[[ Material provided, beginning ]]

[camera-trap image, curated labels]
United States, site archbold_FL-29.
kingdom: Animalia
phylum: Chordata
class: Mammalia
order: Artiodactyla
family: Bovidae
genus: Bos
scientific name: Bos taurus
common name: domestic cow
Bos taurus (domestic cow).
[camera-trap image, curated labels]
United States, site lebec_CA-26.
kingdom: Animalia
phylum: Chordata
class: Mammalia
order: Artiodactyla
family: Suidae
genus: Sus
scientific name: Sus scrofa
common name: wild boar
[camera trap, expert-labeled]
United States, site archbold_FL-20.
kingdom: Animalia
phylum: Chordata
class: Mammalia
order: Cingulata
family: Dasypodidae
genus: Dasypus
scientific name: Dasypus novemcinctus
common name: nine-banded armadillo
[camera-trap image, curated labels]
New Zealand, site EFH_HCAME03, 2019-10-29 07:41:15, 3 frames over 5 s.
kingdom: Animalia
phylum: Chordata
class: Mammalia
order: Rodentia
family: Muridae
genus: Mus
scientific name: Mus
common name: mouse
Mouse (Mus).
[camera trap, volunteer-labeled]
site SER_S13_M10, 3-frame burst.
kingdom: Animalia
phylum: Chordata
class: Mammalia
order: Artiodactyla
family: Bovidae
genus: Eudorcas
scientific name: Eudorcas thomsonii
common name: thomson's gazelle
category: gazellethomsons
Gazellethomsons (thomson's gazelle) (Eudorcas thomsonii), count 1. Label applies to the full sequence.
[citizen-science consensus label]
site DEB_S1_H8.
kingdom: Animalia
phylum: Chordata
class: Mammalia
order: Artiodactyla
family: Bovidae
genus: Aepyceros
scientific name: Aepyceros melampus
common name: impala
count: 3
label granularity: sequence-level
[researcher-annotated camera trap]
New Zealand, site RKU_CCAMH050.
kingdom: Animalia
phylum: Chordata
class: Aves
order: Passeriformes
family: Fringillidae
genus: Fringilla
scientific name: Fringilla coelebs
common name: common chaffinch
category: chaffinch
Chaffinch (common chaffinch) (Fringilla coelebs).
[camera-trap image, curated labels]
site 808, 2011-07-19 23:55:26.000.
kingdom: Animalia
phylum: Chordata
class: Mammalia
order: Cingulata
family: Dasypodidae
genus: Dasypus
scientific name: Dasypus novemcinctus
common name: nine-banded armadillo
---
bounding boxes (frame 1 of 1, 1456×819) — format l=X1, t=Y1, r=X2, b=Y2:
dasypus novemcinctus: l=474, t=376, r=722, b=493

[[ Material provided, end ]]

Task to complete: An exact reproduction of the material above is required.

Answer box:
[camera-trap image, curated labels]
United States, site archbold_FL-29.
kingdom: Animalia
phylum: Chordata
class: Mammalia
order: Artiodactyla
family: Bovidae
genus: Bos
scientific name: Bos taurus
common name: domestic cow
Bos taurus (domestic cow).
[camera-trap image, curated labels]
United States, site lebec_CA-26.
kingdom: Animalia
phylum: Chordata
class: Mammalia
order: Artiodactyla
family: Suidae
genus: Sus
scientific name: Sus scrofa
common name: wild boar
[camera trap, expert-labeled]
United States, site archbold_FL-20.
kingdom: Animalia
phylum: Chordata
class: Mammalia
order: Cingulata
family: Dasypodidae
genus: Dasypus
scientific name: Dasypus novemcinctus
common name: nine-banded armadillo
[camera-trap image, curated labels]
New Zealand, site EFH_HCAME03, 2019-10-29 07:41:15, 3 frames over 5 s.
kingdom: Animalia
phylum: Chordata
class: Mammalia
order: Rodentia
family: Muridae
genus: Mus
scientific name: Mus
common name: mouse
Mouse (Mus).
[camera trap, volunteer-labeled]
site SER_S13_M10, 3-frame burst.
kingdom: Animalia
phylum: Chordata
class: Mammalia
order: Artiodactyla
family: Bovidae
genus: Eudorcas
scientific name: Eudorcas thomsonii
common name: thomson's gazelle
category: gazellethomsons
Gazellethomsons (thomson's gazelle) (Eudorcas thomsonii), count 1. Label applies to the full sequence.
[citizen-science consensus label]
site DEB_S1_H8.
kingdom: Animalia
phylum: Chordata
class: Mammalia
order: Artiodactyla
family: Bovidae
genus: Aepyceros
scientific name: Aepyceros melampus
common name: impala
count: 3
label granularity: sequence-level
[researcher-annotated camera trap]
New Zealand, site RKU_CCAMH050.
kingdom: Animalia
phylum: Chordata
class: Aves
order: Passeriformes
family: Fringillidae
genus: Fringilla
scientific name: Fringilla coelebs
common name: common chaffinch
category: chaffinch
Chaffinch (common chaffinch) (Fringilla coelebs).
[camera-trap image, curated labels]
site 808, 2011-07-19 23:55:26.000.
kingdom: Animalia
phylum: Chordata
class: Mammalia
order: Cingulata
family: Dasypodidae
genus: Dasypus
scientific name: Dasypus novemcinctus
common name: nine-banded armadillo
---
bounding boxes (frame 1 of 1, 1456×819) — format l=X1, t=Y1, r=X2, b=Y2:
dasypus novemcinctus: l=474, t=376, r=722, b=493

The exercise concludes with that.